▶ _WHAT TO PRODUCE_
Will you write out, word for word, the lines of the material below between the line holding "How far from" and the line holding "the point at 882,756 →", inclusive, leaving any pictures out of your answer?

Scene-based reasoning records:

====================

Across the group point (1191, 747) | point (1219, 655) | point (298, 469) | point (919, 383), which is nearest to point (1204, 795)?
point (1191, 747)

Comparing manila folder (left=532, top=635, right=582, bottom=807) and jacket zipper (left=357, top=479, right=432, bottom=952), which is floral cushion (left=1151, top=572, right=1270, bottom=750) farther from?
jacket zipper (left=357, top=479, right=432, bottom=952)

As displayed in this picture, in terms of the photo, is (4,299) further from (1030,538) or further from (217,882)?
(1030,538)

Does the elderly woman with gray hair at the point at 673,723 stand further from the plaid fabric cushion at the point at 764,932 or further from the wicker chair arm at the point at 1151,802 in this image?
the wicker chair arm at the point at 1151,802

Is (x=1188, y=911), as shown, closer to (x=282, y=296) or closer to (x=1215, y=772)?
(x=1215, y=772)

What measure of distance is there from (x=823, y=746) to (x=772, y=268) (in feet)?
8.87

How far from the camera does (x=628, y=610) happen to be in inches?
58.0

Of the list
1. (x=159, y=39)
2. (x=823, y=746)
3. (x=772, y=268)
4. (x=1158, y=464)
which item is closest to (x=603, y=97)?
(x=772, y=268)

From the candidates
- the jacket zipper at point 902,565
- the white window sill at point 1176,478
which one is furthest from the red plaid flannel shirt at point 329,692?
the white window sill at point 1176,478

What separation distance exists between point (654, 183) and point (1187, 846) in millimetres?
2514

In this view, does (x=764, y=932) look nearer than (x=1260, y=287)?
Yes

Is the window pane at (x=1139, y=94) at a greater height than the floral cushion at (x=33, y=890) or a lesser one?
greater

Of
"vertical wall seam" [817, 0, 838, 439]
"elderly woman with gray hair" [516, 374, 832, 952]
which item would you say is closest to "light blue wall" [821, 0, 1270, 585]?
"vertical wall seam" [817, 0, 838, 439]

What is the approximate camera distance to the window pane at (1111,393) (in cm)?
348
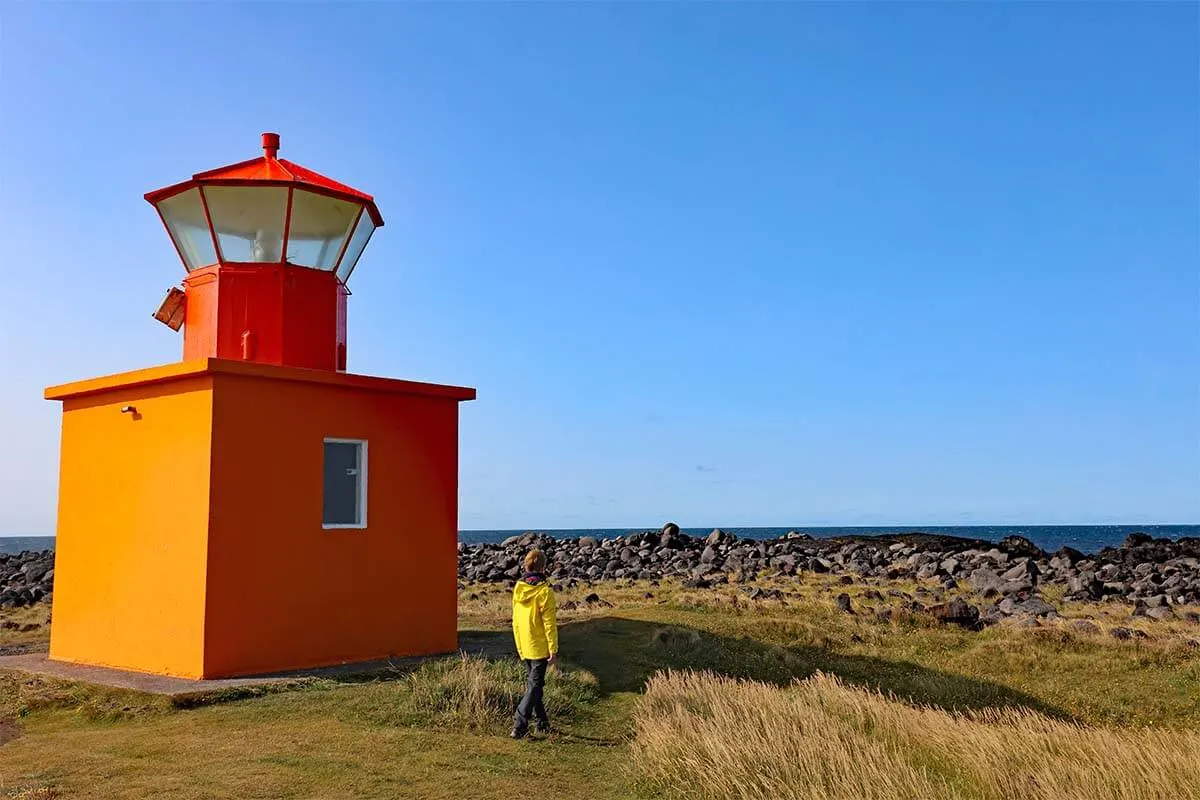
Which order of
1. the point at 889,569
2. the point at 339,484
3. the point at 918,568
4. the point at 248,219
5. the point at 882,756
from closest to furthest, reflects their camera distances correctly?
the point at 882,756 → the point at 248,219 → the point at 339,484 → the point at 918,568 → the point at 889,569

====================

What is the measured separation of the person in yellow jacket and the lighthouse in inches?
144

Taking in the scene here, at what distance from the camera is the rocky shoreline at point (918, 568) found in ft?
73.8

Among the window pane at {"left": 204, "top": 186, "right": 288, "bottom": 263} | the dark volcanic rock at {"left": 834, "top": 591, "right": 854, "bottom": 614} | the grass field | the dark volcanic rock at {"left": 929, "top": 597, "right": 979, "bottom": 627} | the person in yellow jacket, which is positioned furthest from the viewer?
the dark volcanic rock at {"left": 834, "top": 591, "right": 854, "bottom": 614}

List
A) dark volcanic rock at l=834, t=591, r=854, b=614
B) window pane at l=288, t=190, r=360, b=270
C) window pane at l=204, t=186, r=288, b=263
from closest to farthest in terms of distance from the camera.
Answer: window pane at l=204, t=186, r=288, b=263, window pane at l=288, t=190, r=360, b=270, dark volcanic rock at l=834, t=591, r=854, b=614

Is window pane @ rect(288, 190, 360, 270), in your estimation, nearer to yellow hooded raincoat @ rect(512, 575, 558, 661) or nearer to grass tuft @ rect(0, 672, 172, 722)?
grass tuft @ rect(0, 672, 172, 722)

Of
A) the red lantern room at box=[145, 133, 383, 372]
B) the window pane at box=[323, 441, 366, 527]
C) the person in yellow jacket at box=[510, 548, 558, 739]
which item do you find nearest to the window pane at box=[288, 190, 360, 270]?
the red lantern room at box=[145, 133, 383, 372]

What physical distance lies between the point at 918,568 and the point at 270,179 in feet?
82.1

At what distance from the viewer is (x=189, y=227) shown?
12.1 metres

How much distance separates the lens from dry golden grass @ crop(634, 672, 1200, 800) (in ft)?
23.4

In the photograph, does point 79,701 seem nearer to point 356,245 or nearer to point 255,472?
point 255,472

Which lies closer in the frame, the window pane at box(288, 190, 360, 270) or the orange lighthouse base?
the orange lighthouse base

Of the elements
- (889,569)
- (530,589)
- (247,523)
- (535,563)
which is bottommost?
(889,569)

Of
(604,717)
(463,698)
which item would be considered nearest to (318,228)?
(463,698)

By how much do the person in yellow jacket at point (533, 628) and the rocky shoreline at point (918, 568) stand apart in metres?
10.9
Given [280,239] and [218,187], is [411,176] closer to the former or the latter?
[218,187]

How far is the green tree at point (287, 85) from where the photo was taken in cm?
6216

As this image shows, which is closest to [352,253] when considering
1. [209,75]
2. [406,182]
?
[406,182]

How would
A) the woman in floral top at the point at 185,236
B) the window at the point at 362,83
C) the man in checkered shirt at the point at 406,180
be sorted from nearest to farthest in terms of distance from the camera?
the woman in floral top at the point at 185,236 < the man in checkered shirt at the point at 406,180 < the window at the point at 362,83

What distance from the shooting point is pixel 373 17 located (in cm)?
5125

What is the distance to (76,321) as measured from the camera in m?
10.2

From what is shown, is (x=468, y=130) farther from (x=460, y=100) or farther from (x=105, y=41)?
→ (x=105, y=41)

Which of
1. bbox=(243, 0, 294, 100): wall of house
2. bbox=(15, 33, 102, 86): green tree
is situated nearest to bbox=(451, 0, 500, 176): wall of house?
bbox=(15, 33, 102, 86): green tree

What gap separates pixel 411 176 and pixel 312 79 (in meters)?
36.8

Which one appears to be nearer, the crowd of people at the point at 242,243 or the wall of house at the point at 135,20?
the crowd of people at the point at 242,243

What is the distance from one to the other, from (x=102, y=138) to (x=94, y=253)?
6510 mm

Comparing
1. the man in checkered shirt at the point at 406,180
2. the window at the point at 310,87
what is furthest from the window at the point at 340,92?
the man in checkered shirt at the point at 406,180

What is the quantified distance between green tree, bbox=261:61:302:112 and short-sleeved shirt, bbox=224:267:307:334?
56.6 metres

====================

▶ _COMPLETED EXERCISE_
How far from the camera does (x=628, y=610) happen to be in inches?
58.0

Of the list
1. (x=159, y=39)
2. (x=823, y=746)
3. (x=772, y=268)
4. (x=1158, y=464)
which item is closest to (x=603, y=97)?
(x=772, y=268)

From the candidates
- the jacket zipper at point 902,565
- the white window sill at point 1176,478
which one is furthest from the red plaid flannel shirt at point 329,692?
the white window sill at point 1176,478

What separation distance exists between point (654, 183) and point (1187, 846) in millimetres?
2514

In this view, does (x=764, y=932) look nearer than (x=1260, y=287)?
Yes

Is the window pane at (x=1139, y=94) at a greater height than the floral cushion at (x=33, y=890) or a lesser one?
greater

Of
"vertical wall seam" [817, 0, 838, 439]
"elderly woman with gray hair" [516, 374, 832, 952]
which item would you say is closest to "light blue wall" [821, 0, 1270, 585]?
"vertical wall seam" [817, 0, 838, 439]

What is the approximate camera distance to the window pane at (1111,393) (in cm)?
348
Which order of
1. the point at 889,569
2. the point at 339,484
3. the point at 918,568
4. the point at 248,219
5. the point at 882,756
from closest to furthest, reflects their camera distances correctly?
the point at 882,756 → the point at 248,219 → the point at 339,484 → the point at 918,568 → the point at 889,569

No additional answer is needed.